# Not sure what this problem is?



## daddyzaring (May 29, 2010)

Twice now I have clicked on the "All New Post" Link and it takes me to, http://spaceadv.com/.  I'm not sure if this is a hijack attempt on the site or a problem on my end.  I didn't think nothing of it the first time, because I thought I might have accidently click on some ad or something.  Since the exact same thing happened twice I thought I should report it.


----------



## forluvofsmoke (May 29, 2010)

I think you may have an issue with your ISP (internet service provider). Been working fine all along on my end. You may want to close your web browser and re-open, then try it again.

Eric


----------



## ddave (May 29, 2010)

forluvofsmoke said:


> I think you may have an issue with your ISP (internet service provider). Been working fine all along on my end. You may want to close your web browser and re-open, then try it again.
> 
> Eric


An ISP is just a conduit for traffic to flow.  The ISP does not control content or the underlying code of a webpage.  I have had similar issues and more and have reported them to Jeff.

Dave


----------



## abigail4476 (May 29, 2010)

daddyzaring, the link address on the "All New Posts" button is:  http://www.smokingmeatforums.com/forum.php?action=newposts

That is the link still associated with that button (which you can see by right-clicking on the button and choosing "copy link address"), so if your browser is redirecting you, it seems to be an issue on your end.  


daddyzaring said:


> Twice now I have clicked on the "All New Post" Link and it takes me to, http://spaceadv.com/.  I'm not sure if this is a hijack attempt on the site or a problem on my end.  I didn't think nothing of it the first time, because I thought I might have accidently click on some ad or something.  Since the exact same thing happened twice I thought I should report it.


----------



## jaxgatorz (May 29, 2010)

DDave said:


> An ISP is just a conduit for traffic to flow.  The ISP does not control content or the underlying code of a webpage.  I have had similar issues and more and have reported them to Jeff.

Spatial grounding data:
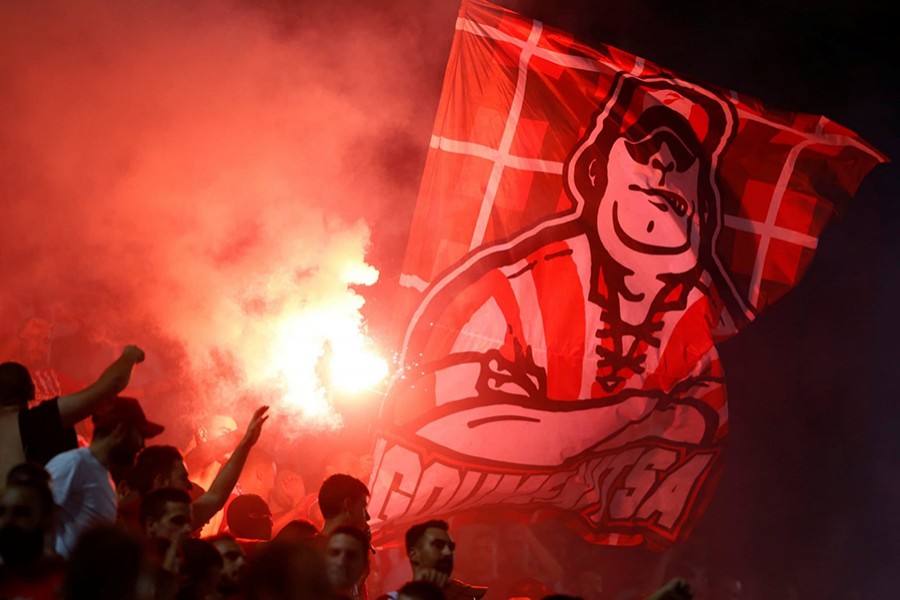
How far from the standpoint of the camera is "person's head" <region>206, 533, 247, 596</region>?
3150 mm

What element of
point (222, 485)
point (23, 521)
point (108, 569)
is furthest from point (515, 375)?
point (108, 569)

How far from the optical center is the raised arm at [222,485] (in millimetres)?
3617

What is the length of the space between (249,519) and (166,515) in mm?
1333

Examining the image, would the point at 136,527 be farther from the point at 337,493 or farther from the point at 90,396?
the point at 337,493

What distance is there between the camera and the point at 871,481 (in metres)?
9.07

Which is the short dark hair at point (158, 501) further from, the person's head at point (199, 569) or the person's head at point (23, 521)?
the person's head at point (23, 521)

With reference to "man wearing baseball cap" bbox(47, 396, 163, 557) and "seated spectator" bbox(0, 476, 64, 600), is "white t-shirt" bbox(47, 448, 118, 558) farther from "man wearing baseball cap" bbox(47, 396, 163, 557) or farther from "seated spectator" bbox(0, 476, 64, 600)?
"seated spectator" bbox(0, 476, 64, 600)

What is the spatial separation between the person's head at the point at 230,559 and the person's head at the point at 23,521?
0.68m

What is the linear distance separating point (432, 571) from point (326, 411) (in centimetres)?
326

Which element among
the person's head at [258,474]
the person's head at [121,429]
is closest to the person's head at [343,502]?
the person's head at [121,429]

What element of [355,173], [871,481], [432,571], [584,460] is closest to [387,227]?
[355,173]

◆ TASKS AND EXERCISES ◆
A – Answer these questions about the forum thread on the misdirected link:
(i) What address did the "All New Post" link take daddyzaring to?
(ii) What does forluvofsmoke suggest doing with the web browser?
(iii) To whom has ddave reported his issues?
B – Pick up the forum thread on the misdirected link where it stops and keep it going.

◆ EXERCISE RESPONSES ◆
A –
(i) http://spaceadv.com/
(ii) Close it, reopen it, and try again.
(iii) Jeff

B –
> 
> Dave


Ive had some weird stuff happening since the switch too.  Happy smokes...


----------



## eman (May 29, 2010)

I have also had a couple of pop ups that were identified as malware.

 both times it was the warning type that tells you that you are inffected and need to click here to solve problem.


----------



## bbq engineer (May 29, 2010)

Abigail4476 said:


> daddyzaring, the link address on the "All New Posts" button is:  http://www.smokingmeatforums.com/forum.php?action=newposts
> 
> That is the link still associated with that button (which you can see by right-clicking on the button and choosing "copy link address"), so if your browser is redirecting you, it seems to be an issue on your end.


I disagree...I had posted about this earlier, and you would have thought I poked a stick in a hornets nest...Beerbelly has had the same thing too...coincidence...you decide.  Here is my post from earlier that Jeff decided not to delete...it starts at post #5.

http://www.smokingmeatforums.com/forum/thread/94817/new-platform-what-do-you-think-bug-reports


----------



## TulsaJeff (May 29, 2010)

Me? Hornet's nest? 
	

	
	
		
		



		
			






No sleep and babysitting for the last 5 days... I think I'm doing pretty good


----------



## abigail4476 (May 29, 2010)

BBQ, I'm not refuting your experience--I'm just telling you that from our end, the link is accurate and functional.  It's difficult to repair something if we can't locate the same problem on this end.   When I right-click on the link, the address is accurate.  Ergo, when I click on "All New Posts", I'm being taken to all the new posts--not to another website.  In order to repair something, we have to figure out what the problem is, and unfortunately, we can't see it from your side of the screen.  

Every problem that is being reported is being taken seriously and addressed behind the scenes as quickly as possible.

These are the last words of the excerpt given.